Now on the Rust Side here is the bindings for the cuda functions

Bindings.rs

use std::ffi::c_float;

extern "C" {
  pub fn cuda_synchronize();
  pub fn register_matrix(data: *const c_float, rows: usize, cols: usize) -> usize;
  pub fn unregister_matrix(mat_id: usize) -> usize;
  pub fn cuda_matrix_multiply(
    mat1_id: usize,
    mat1_rows: usize,
    mat1_cols: usize,
    mat2_buffer: usize,
    mat2_rows: usize,
    mat2_cols: usize,
  ) -> usize;
}

And the Rust benchmark that is the same as CUDA C version

rust_bench_test.rs

// See why there is a 13x discrepancy between speed of rust ffi and c++ benchmarks

use std::time::Instant;

use matrix_lib::bindings::{
  cuda_matrix_multiply, cuda_synchronize, register_matrix, unregister_matrix,
};

#[test]
fn mat_mult_benchmark() {
  // Random numbers for generation
  let mat_dim = 4096;

  let id_1;
  let id_2;
  unsafe {
    id_1 = register_matrix(vec![0.0; mat_dim * mat_dim].as_ptr(), mat_dim, mat_dim);
    id_2 = register_matrix(vec![0.0; mat_dim * mat_dim].as_ptr(), mat_dim, mat_dim);
  }

  let num_iterations = 100;
  let start = Instant::now();

  let mut result_id = 0;
  for _ in 0..num_iterations {
    unsafe {
      result_id = cuda_matrix_multiply(id_1, mat_dim, mat_dim, id_2, mat_dim, mat_dim);
      cuda_synchronize();
      unregister_matrix(result_id);
    }
  }
  unsafe { cuda_synchronize() }
  let elapsed = start.elapsed();
  println!(
    "\n=================================\nTime per iteration: {} ms\n=================================",
    elapsed.as_millis() as f64 / num_iterations as f64
  );

  print!("{}", result_id);

  assert!(false);
}


Solution

  • You wrote your benchmark as a #[test]. cargo test uses the test profile, which is by default the same as the dev profile, which has no optimization and enables debug assertions. This default behavior is because tests often need to be debugged (so optimizations are disabled), should check more edge cases (so debug assertions are enabled), and should give clear stack traces (so optimizations, particularly inlining, are disabled).

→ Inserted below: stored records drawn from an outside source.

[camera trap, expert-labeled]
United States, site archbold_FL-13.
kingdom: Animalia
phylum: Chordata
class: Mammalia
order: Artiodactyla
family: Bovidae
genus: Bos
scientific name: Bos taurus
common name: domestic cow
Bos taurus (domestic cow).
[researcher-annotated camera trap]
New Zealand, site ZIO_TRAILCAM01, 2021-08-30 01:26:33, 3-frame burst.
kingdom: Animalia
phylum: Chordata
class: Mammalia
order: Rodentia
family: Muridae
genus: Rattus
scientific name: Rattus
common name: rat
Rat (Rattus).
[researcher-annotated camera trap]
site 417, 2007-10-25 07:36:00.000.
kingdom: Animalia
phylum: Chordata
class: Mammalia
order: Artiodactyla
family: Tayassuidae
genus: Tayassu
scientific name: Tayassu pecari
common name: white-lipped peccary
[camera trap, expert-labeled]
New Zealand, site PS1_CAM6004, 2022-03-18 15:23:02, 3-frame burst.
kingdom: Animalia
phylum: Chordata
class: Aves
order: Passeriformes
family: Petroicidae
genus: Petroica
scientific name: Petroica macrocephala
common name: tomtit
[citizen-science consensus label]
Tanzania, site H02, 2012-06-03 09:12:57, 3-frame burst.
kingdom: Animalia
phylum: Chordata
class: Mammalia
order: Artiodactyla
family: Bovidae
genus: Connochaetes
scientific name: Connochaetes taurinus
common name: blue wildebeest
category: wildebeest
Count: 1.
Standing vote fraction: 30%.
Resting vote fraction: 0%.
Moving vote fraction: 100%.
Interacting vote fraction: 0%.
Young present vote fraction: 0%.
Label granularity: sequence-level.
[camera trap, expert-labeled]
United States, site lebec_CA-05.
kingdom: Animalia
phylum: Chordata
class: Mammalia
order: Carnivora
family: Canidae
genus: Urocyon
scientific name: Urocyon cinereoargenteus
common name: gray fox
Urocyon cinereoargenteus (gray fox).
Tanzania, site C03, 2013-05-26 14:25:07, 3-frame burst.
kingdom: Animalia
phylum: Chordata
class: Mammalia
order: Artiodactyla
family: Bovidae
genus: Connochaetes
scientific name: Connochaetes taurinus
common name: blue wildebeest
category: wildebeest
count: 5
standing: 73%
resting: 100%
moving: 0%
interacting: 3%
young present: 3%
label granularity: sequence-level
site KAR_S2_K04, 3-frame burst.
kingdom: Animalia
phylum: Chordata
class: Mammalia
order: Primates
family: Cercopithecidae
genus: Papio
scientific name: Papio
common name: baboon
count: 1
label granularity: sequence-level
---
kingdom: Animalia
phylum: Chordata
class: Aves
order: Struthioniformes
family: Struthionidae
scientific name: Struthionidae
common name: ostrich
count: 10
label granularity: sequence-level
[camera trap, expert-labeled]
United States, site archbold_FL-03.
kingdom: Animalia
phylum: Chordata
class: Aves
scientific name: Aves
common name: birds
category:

    You can run cargo test --release, but it is better to work with the right default by making your benchmark be an actual benchmark target. cargo bench instead uses the bench profile, which is by default the same as the release profile, which has opt_level = 3 and no debug assertions.

    The currently recommended tool to run benchmarks in Rust is criterion; if you use it as per its documentation then you will have a benchmark target and optimized builds of it by default. You can also skip criterion and continue using your own measurement code; the main thing is that you will need to move the file to benches/rust_bench_test.rs, declare the benchmark target like this

    [[bench]]
    name = "rust_bench_test"
    harness = false
    

    and write a fn main() instead of a #[test] function.